Archbishop Sean P. O’Malley also announced that St. Bernard Parish in Newton, officially closed on Oct. 25, then granted an extension, will reopen and enter a period of re-evaluation with three other Newton parishes to determine if one should eventually close.

The announcement follows months of resistance, including round-the-clock vigils at St. Bernard and seven other of the 83 Roman Catholic churches the archdiocese planned to close or consolidate. The closures announced in May come in response to declining attendance, a shortage of priests and financial pressure caused in part by the clergy sex abuse crisis.

O’Malley said the changes involving five parishes grew out of consultations with an external committee he formed to find ways to improve the reconfiguration process.

“In keeping with my commitment to study the impact of new information on previously announced parish closing decisions, I have modified the reconfiguration plans for Newton and Plymouth,” O’Malley said in a statement issued minutes before the changes were announced by diocesan officials to parishioners.

The archdiocese said in a statement that the decision to reverse the closure of Blessed Kateri Tekawitha Parish in Plymouth came about because of “a better understanding of the dramatic residential development and corresponding population growth in Plymouth.”

The archdiocese said the church’s facilities on the west side of the town south of Boston “have the capacity to grow to provide for the needs of the Catholics of West Plymouth in the years ahead.”

In Newton, St. Bernard, along with Corpus Christi, Mary Immaculate of Lourdes and St. Philip Neri, will “enter into a period of re-evaluation and to provide recommendations within the next year.”

St. Bernard’s will immediately resume operations as a fully functioning church.

O’Malley said new information about how parishioners are divided among parishes in Newton and neighboring communities prompted the move to review the closure.

O’Malley will appoint two priests to be administrators for the four affected Newton parishes during the reconsideration period and will make “a recommendation for providing pastoral care in an ongoing and stable manner,” the archdiocese said.

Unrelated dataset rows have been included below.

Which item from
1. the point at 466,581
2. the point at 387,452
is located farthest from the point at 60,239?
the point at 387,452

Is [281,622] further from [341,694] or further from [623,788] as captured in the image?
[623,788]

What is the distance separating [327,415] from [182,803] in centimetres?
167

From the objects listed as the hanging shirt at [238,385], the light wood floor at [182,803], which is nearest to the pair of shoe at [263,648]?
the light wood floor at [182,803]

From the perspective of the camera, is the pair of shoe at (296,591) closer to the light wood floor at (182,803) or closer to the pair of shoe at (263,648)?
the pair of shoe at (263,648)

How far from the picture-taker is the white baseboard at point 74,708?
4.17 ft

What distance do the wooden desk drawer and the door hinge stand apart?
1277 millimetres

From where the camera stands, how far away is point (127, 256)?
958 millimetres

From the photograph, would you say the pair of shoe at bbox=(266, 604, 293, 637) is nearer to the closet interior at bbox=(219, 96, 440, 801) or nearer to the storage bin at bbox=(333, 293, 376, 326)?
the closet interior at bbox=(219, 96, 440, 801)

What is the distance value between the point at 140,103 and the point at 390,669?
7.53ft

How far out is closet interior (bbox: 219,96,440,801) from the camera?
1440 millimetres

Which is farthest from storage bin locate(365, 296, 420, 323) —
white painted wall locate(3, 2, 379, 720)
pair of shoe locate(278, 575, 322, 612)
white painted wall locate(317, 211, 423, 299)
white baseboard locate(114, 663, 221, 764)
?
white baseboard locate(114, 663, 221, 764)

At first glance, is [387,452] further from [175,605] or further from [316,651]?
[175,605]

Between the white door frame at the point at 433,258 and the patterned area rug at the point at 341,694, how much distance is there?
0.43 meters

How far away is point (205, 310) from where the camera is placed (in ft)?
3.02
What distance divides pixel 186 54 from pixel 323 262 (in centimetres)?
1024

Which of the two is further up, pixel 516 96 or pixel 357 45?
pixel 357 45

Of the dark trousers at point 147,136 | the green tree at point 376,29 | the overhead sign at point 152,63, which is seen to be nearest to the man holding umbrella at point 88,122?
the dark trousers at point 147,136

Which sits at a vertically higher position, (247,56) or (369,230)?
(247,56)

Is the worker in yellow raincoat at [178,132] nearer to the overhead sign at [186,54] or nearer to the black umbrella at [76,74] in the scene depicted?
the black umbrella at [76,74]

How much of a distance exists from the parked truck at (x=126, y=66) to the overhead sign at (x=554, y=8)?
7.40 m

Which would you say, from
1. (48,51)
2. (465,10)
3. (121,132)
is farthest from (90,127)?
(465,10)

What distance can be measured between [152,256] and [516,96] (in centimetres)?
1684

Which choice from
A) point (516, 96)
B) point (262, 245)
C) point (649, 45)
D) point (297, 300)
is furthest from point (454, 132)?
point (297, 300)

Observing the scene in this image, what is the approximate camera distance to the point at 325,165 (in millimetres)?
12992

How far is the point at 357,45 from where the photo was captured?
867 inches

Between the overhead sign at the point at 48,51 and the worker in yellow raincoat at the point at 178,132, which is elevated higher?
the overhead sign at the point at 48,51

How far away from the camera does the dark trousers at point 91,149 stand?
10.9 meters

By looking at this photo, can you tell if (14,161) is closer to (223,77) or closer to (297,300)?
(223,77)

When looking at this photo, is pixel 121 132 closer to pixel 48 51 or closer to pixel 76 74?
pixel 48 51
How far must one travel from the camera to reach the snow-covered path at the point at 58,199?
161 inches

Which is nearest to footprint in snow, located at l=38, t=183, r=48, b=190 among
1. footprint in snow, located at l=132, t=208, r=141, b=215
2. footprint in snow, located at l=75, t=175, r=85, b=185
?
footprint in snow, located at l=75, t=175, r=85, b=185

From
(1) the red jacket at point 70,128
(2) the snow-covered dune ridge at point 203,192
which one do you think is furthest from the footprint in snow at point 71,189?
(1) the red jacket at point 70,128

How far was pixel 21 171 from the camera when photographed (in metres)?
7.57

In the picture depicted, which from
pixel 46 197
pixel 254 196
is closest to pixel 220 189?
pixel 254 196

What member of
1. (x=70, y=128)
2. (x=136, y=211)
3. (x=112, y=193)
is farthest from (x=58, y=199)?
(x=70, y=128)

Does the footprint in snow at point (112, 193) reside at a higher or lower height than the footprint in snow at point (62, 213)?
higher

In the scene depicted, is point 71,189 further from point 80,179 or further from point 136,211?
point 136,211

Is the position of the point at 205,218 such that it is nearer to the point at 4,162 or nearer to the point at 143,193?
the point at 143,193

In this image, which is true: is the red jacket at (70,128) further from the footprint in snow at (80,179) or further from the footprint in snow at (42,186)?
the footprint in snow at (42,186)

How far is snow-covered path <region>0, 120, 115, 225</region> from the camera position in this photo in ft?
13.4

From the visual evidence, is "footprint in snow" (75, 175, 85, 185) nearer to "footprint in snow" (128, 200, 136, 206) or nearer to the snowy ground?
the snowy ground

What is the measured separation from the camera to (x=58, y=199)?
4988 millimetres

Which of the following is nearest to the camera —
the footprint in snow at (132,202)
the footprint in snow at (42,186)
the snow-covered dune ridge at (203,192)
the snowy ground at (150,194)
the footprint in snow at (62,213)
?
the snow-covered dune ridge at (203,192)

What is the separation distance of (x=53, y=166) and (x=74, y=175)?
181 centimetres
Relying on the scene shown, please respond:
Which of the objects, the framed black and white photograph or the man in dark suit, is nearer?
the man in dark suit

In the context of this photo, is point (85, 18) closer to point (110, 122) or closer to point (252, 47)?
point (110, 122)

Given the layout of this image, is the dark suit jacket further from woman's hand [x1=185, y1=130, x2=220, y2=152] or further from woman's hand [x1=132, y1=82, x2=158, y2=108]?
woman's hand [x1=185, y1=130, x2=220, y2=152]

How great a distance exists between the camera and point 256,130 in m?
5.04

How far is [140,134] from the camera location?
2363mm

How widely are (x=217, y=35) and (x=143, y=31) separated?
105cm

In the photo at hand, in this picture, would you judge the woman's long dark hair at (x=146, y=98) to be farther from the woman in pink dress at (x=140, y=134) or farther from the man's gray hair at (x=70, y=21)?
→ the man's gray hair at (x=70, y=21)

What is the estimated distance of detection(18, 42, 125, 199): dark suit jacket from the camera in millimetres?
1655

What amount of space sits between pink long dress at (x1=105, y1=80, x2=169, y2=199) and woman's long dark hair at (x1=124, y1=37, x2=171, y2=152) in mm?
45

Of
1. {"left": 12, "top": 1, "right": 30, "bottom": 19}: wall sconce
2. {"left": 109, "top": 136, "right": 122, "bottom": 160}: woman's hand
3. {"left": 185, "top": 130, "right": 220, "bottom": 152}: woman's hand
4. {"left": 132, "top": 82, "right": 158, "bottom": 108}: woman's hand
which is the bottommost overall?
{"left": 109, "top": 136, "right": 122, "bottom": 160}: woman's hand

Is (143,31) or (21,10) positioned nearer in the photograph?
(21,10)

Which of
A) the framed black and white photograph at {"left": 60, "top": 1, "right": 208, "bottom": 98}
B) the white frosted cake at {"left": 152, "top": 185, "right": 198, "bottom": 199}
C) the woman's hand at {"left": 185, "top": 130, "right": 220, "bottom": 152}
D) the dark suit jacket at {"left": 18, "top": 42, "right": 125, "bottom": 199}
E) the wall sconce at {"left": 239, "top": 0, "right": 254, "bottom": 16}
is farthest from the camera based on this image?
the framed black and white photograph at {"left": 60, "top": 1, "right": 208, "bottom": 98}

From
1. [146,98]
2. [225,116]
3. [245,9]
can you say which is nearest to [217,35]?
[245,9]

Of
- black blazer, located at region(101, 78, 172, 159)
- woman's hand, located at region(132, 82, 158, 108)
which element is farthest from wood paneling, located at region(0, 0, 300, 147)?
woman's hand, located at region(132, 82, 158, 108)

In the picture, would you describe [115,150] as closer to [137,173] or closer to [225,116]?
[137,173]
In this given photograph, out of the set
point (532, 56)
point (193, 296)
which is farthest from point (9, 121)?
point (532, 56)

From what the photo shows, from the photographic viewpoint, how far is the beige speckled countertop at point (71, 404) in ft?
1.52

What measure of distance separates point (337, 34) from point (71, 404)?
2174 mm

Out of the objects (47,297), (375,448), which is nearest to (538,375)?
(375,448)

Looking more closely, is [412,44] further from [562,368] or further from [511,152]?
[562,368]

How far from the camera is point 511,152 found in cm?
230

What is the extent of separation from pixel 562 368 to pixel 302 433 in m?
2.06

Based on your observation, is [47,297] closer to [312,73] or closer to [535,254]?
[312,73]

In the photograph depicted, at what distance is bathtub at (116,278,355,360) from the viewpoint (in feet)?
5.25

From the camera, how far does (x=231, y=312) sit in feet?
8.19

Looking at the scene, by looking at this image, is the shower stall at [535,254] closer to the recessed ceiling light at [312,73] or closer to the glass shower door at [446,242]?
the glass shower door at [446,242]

Several of the churches scheduled to close have argued the process is flawed because it has resulted in the closing of vibrant and financially healthy parishes.

While many have shut down quietly as scheduled, parishioners in eight have refused to leave the buildings by holding round-the-clock vigils. While the archdiocese has not taken action against any of the parishioners holding vigils, a 69-year-old man was arrested last month for refusing to leave a closing parish in Winchester. On the archdiocese’s recommendation, prosecutors did not charge the man.

The first parish to start a round-the-clock vigil, St. Albert the Great in Weymouth, celebrated the 100th day of that sit-in with a series of events on Dec. 5.

Tuesday’s announcement marked the first reversal of a decision to close a parish, but not the first time the archdiocese has considered such a move.

On Nov. 15, six churches were granted extensions delaying plans to shut them down.

The extensions, which came at the request of pastors, were granted so the archdiocese could better explain its process, and to make the transition to new parishes smoother.